11. The apron of claim 9, wherein the apron unit further includes a bridging edge, the bridging edge being correspondingly provided at least one end of the bottom plate in the target direction, the bridging edge being connected to the rib assemblies, all of the rib assemblies of each of the apron unit except for rib assemblies connected to the bridging edge being located on a side of the rib assembly connected to the bridging edge that faces away from the bridging edge; among all rib assemblies of the guard plate, two rib assemblies are target rib assemblies, other rib assemblies except for the target rib assemblies are located between the two target rib assemblies, all the joint edges of the guard plate are located between the two target rib assemblies, and two adjacent guard plate units are connected through corresponding joint edges.

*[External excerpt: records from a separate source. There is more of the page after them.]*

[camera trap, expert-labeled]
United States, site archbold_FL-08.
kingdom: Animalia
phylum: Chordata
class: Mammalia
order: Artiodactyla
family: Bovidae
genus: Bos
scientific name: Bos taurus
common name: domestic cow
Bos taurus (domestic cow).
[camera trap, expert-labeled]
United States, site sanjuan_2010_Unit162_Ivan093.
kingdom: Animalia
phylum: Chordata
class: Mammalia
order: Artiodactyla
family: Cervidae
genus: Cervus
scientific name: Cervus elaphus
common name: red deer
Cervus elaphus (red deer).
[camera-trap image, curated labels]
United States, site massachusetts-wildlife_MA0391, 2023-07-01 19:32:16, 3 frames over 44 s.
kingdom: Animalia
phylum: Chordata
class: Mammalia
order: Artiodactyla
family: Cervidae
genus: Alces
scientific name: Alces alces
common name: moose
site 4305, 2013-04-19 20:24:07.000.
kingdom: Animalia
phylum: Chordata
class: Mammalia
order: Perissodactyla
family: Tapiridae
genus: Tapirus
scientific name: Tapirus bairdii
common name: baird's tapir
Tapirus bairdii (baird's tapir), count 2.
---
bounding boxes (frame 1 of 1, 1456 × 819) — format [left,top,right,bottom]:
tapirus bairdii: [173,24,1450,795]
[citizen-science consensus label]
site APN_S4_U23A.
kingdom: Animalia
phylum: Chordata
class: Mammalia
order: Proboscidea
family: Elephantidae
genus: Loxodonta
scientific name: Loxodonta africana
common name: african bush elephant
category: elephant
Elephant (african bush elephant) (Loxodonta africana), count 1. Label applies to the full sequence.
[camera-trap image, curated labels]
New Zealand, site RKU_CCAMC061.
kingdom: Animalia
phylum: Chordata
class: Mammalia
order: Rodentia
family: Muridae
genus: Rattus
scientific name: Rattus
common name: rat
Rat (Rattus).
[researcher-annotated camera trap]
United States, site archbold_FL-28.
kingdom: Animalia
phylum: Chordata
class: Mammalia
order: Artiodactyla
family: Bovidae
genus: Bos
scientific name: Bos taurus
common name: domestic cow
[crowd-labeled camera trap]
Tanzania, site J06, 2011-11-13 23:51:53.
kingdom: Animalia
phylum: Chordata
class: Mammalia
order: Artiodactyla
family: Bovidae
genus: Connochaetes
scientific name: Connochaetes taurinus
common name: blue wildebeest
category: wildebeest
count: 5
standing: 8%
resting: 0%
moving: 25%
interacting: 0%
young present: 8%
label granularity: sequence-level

12. A battery pack, comprising:

a case;

the battery unit is arranged in the box body;

the guard plate according to any one of claims 9 to 11, being connected to the bottom of the tank.

13. The battery pack according to claim 12, wherein the bead assembly is integrally formed with the bottom plate, the guard plate unit is a profile, a direction perpendicular to a profile section of the profile is a profile extending direction, the profile extending direction of the guard plate unit is intersected with or perpendicular to the target direction, and the profile extending direction of the guard plate unit is parallel to a width direction of the case.

14. The battery pack of claim 12, further comprising a buffer layer filled between the guard plate and the case.

15. An electrical device, comprising:

a device body;

the battery pack according to any one of claims 12 to 14, configured to supply power to a device main body.